Or motivated spinning.

Paul
Reply to  knr
October 10, 2014 4:26 am

It’s common to hear quotes of system accuracy, when they really mean measurement resolution.
They might be able to resolve a relative change of 0.002°C, but an absolute accuracy of 0.002°C? Yikes!
How do you calibrated a device to that kind of absolute accuracy?
PK

TLM
Reply to  Paul
October 10, 2014 6:22 am

+10, you hit the nail on the head. The age old confusion between “precision” and “accuracy”. The fact that they can read a precise figure of 15.632 C on one buoy does not mean that it is necessarily the same temperature as the equally precise reading of 15.632 C on a different buoy. You need to know how accurate they are, that is how well calibrated against a known standard – or more importantly when calculating a trend (rather than a spot figure) how well calibrated they are against each other .
Also important is the temporal stability of that reading. Is a reading of 15.632 C in June 2012 the same temperature as a reading from the same buoy of 15.632 C in 2014?
Having said all that, statistical sampling to calculate a trend is all about the number of readings before and after. Once you get over 2000 data points (2000 before and 2000 after) errors in a discernable trend decline dramatically. Individual buoys may not be particularly accurate, or even very precise, but if the average of 2000 readings after is 0.2C higher than 2000 readings before, then the error bars on that 0.2C become vanishingly small.
Caution: This assumes that there in not a systemic problem with the sensors that means that their readings all rise by the same amount in a given time even if the temperature has not changed. I think the chances of that being the case is pretty remote!

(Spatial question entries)
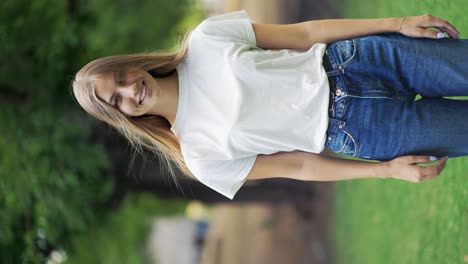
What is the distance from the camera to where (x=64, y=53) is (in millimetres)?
5945

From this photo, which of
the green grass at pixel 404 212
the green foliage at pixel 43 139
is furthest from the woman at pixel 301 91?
the green foliage at pixel 43 139

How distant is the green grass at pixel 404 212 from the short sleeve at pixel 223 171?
6.03ft

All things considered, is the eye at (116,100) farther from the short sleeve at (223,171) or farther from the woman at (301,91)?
the short sleeve at (223,171)

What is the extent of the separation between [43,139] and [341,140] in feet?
13.5

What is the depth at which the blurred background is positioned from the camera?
443 cm

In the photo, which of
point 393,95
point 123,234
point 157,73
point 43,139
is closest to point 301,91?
point 393,95

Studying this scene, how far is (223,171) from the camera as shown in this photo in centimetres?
258

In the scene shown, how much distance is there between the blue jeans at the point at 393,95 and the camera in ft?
7.77

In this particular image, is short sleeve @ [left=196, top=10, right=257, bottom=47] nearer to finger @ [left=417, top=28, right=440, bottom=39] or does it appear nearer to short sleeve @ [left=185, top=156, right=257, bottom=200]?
short sleeve @ [left=185, top=156, right=257, bottom=200]

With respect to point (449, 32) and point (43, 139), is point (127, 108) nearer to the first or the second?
point (449, 32)

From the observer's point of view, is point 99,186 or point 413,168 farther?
point 99,186

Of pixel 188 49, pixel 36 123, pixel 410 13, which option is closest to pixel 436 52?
pixel 188 49

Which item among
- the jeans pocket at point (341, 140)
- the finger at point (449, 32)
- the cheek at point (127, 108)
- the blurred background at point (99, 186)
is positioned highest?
the finger at point (449, 32)

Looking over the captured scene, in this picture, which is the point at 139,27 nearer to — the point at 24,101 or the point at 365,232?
the point at 24,101
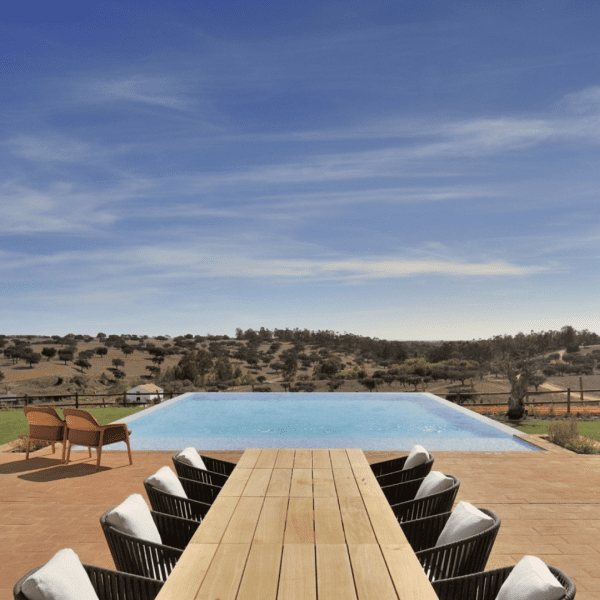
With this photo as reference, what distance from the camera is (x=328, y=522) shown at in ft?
9.73

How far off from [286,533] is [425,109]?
15.2 m

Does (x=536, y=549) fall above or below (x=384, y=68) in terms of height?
below

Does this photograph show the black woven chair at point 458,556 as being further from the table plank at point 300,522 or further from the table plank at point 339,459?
the table plank at point 339,459

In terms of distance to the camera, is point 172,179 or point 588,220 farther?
point 588,220

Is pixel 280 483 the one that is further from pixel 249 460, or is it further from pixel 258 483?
pixel 249 460

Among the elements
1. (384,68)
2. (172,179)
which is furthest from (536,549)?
(172,179)

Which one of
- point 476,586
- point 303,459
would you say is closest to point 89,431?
point 303,459

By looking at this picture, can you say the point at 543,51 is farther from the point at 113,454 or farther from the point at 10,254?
the point at 10,254

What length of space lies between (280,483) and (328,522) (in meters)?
0.85

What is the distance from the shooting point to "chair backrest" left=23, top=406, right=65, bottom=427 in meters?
7.60

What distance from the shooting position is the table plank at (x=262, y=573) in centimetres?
214

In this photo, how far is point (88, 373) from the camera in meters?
34.6

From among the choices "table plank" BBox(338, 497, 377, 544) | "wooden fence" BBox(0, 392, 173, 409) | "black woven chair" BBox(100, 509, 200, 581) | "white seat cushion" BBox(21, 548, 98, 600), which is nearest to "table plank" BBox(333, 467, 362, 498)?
"table plank" BBox(338, 497, 377, 544)

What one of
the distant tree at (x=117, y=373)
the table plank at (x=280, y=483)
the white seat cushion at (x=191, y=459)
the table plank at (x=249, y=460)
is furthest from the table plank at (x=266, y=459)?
the distant tree at (x=117, y=373)
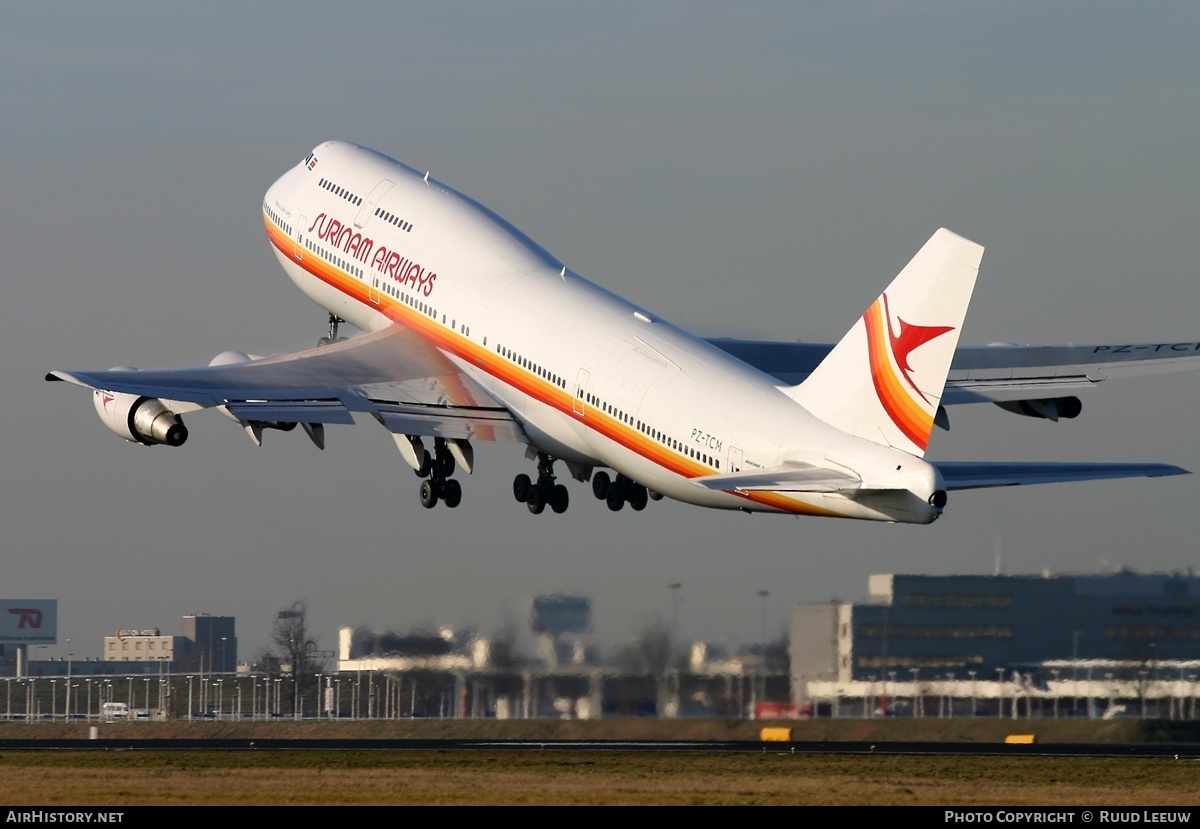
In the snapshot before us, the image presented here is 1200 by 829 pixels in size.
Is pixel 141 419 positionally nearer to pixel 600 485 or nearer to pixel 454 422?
pixel 454 422

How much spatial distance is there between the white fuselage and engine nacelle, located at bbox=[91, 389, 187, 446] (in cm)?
760

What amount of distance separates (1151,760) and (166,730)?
29218mm

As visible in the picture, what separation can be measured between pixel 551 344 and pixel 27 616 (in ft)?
294

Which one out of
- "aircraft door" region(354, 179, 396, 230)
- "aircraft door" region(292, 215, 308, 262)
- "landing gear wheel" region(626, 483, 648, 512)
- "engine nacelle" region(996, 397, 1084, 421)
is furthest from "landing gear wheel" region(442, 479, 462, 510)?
"engine nacelle" region(996, 397, 1084, 421)

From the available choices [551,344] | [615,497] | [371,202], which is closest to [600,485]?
[615,497]

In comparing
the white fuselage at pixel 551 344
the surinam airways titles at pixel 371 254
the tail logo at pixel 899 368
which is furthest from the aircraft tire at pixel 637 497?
the tail logo at pixel 899 368

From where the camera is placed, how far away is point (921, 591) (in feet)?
162

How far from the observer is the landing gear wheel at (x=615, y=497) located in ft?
176

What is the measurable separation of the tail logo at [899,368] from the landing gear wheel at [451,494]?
15.9 meters

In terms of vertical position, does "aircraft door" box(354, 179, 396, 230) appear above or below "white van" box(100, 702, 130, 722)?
above

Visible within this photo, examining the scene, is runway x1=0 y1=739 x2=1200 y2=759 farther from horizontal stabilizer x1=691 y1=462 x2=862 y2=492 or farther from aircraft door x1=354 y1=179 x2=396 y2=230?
aircraft door x1=354 y1=179 x2=396 y2=230

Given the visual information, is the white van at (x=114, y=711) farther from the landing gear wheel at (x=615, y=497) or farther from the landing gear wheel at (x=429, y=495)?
the landing gear wheel at (x=615, y=497)

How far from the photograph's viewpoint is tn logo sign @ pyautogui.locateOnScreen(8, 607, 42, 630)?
129 metres

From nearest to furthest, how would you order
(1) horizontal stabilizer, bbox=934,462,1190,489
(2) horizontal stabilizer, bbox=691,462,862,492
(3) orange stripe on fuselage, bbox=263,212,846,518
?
1. (1) horizontal stabilizer, bbox=934,462,1190,489
2. (2) horizontal stabilizer, bbox=691,462,862,492
3. (3) orange stripe on fuselage, bbox=263,212,846,518
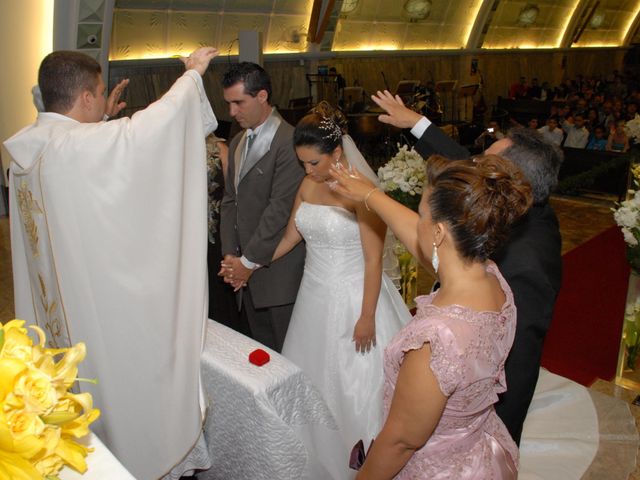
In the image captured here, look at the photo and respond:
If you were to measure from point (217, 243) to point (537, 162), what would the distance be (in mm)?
2397

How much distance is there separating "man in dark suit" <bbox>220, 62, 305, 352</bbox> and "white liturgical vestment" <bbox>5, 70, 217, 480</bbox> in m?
1.20

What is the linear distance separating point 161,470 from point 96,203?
1.03 metres

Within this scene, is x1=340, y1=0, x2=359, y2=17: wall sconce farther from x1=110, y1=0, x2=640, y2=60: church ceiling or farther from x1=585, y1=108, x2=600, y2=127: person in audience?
x1=585, y1=108, x2=600, y2=127: person in audience

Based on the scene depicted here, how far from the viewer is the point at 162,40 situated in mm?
12148

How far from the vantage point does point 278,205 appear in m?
3.38

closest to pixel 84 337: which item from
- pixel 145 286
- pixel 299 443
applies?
pixel 145 286

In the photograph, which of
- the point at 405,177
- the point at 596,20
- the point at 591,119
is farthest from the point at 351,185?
the point at 596,20

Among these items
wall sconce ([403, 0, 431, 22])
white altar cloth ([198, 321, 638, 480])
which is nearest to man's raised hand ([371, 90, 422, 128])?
white altar cloth ([198, 321, 638, 480])

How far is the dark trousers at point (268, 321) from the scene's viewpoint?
3664 mm

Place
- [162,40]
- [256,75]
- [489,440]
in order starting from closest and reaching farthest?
[489,440] < [256,75] < [162,40]

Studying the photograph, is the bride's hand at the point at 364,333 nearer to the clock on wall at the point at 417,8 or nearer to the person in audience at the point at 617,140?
the person in audience at the point at 617,140

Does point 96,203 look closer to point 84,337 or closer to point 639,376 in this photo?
point 84,337

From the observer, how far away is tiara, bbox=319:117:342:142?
2.81 meters

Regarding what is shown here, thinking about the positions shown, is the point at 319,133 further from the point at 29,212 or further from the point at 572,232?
the point at 572,232
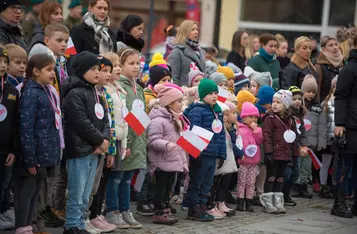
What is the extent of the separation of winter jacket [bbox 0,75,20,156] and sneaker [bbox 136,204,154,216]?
A: 2.71m

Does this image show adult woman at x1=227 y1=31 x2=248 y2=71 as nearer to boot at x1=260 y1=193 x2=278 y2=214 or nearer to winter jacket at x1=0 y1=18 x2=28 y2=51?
boot at x1=260 y1=193 x2=278 y2=214

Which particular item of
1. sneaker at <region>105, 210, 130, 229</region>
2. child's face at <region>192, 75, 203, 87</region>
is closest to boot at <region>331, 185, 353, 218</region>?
child's face at <region>192, 75, 203, 87</region>

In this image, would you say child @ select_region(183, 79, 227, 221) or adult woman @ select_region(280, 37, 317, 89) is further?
adult woman @ select_region(280, 37, 317, 89)

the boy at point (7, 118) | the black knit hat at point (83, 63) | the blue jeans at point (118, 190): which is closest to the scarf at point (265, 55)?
the blue jeans at point (118, 190)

▸ **Direction**
Which distinct temperature values are stated in the forum thread? These entries were drawn from a source separate from the forum thread.

▸ **Output of the exercise**
0.002°C, 15.632 C, 0.2C